### [Record extracts]
________________________

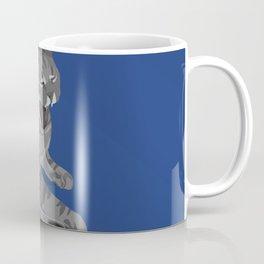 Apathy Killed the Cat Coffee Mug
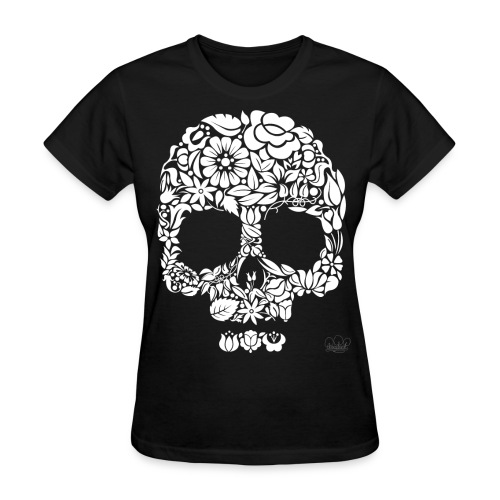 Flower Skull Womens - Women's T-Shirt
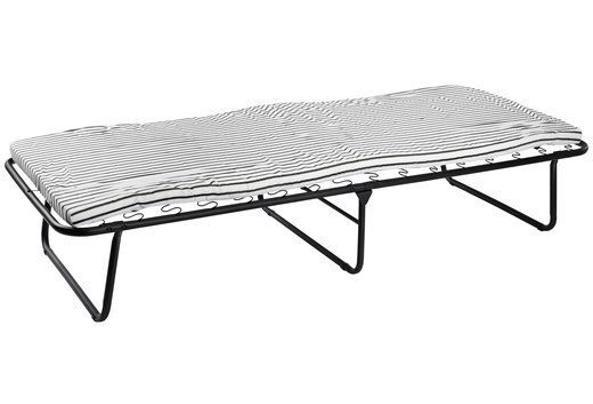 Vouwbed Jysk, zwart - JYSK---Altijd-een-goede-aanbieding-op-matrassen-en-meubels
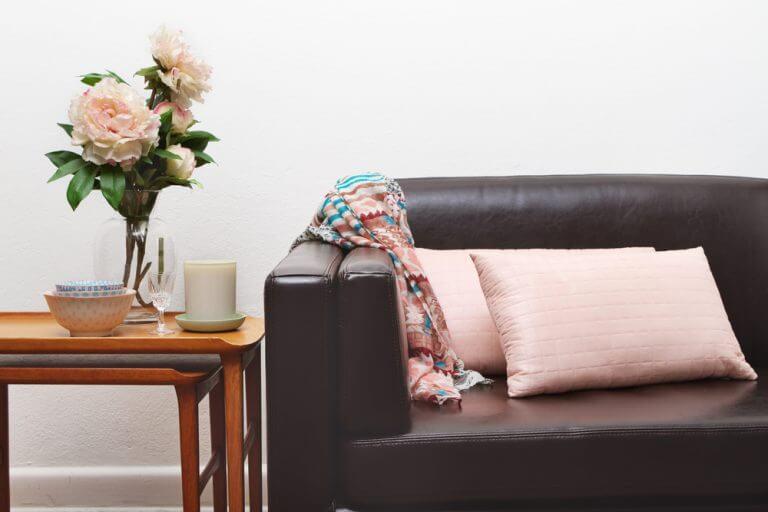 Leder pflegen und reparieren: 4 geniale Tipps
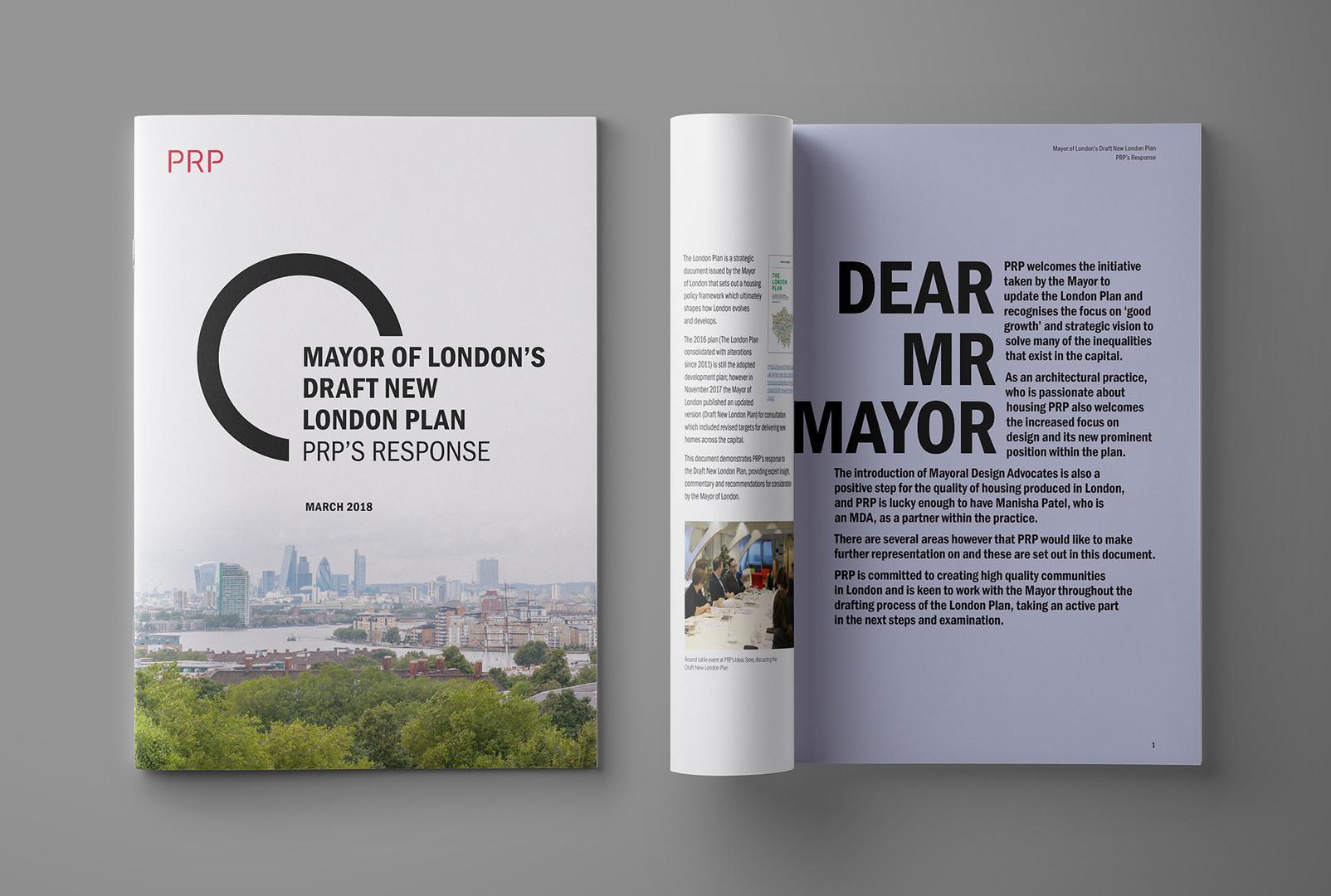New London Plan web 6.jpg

________________________

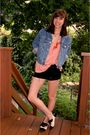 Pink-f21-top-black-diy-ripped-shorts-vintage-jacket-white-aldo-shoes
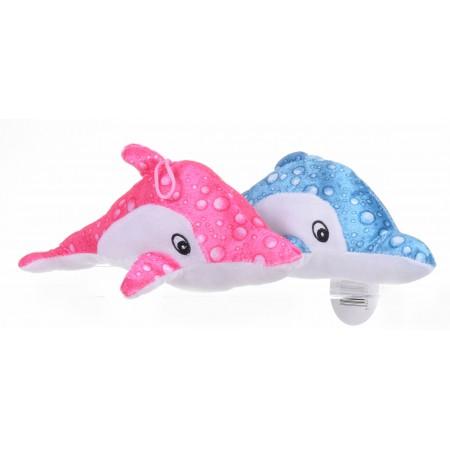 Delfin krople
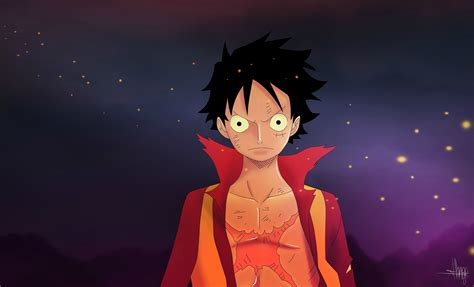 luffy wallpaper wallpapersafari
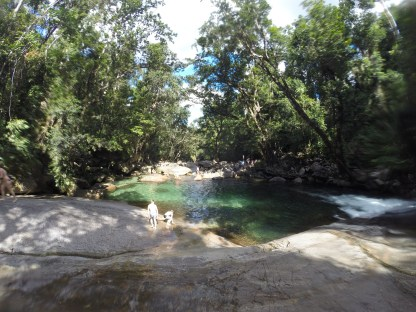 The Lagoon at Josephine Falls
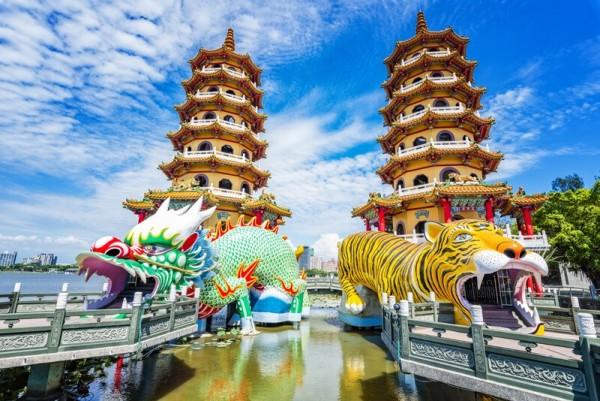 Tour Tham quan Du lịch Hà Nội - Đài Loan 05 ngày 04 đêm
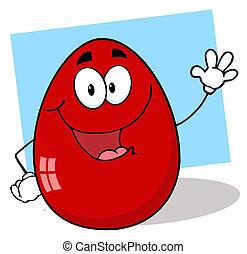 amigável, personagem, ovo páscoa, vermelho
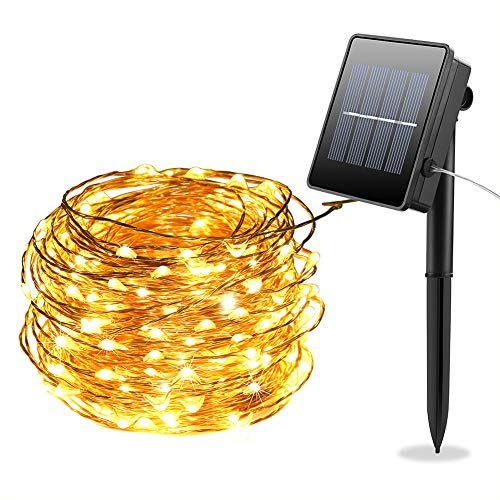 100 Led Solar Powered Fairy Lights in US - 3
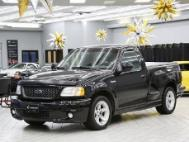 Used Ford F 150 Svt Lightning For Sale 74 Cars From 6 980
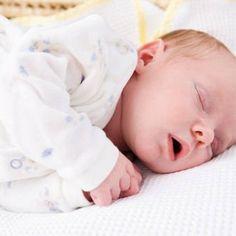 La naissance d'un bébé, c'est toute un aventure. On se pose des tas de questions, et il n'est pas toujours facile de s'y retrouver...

________________________

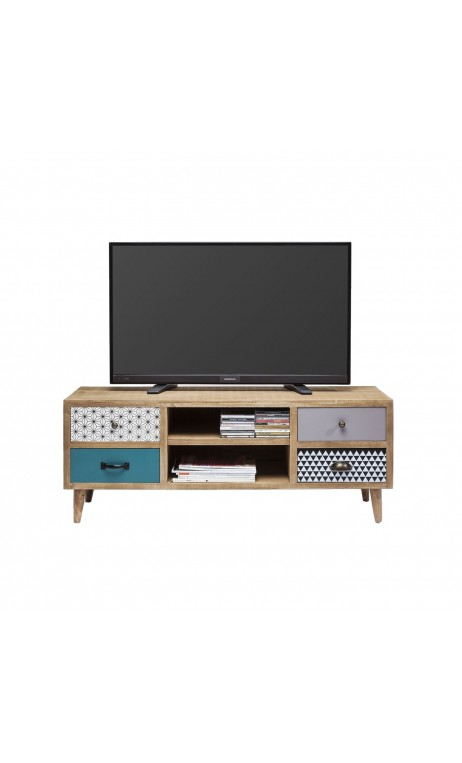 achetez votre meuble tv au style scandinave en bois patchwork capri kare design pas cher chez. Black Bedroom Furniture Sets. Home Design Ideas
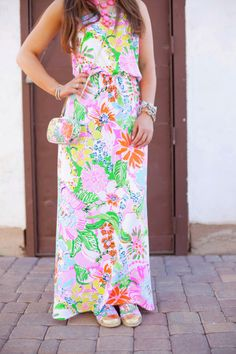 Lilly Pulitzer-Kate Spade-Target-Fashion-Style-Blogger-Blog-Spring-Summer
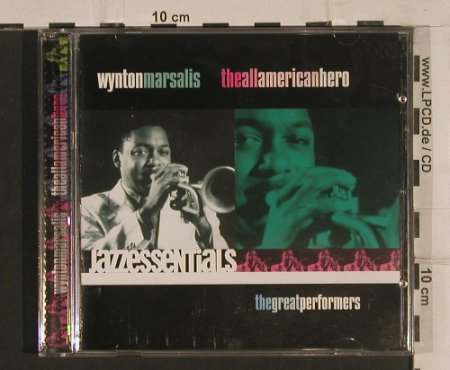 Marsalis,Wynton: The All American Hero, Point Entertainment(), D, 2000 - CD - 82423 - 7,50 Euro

________________________

### [Task prompt]
Above are the records; please give again, exactly and in full, only the lines that run from the line with "Flower Skull Womens - Women's T-Shirt" through the line with "New London Plan web 6.jpg", with no pictures.

### [Written solution]
 Flower Skull Womens - Women's T-Shirt
 Vouwbed Jysk, zwart - JYSK---Altijd-een-goede-aanbieding-op-matrassen-en-meubels
 Leder pflegen und reparieren: 4 geniale Tipps
New London Plan web 6.jpg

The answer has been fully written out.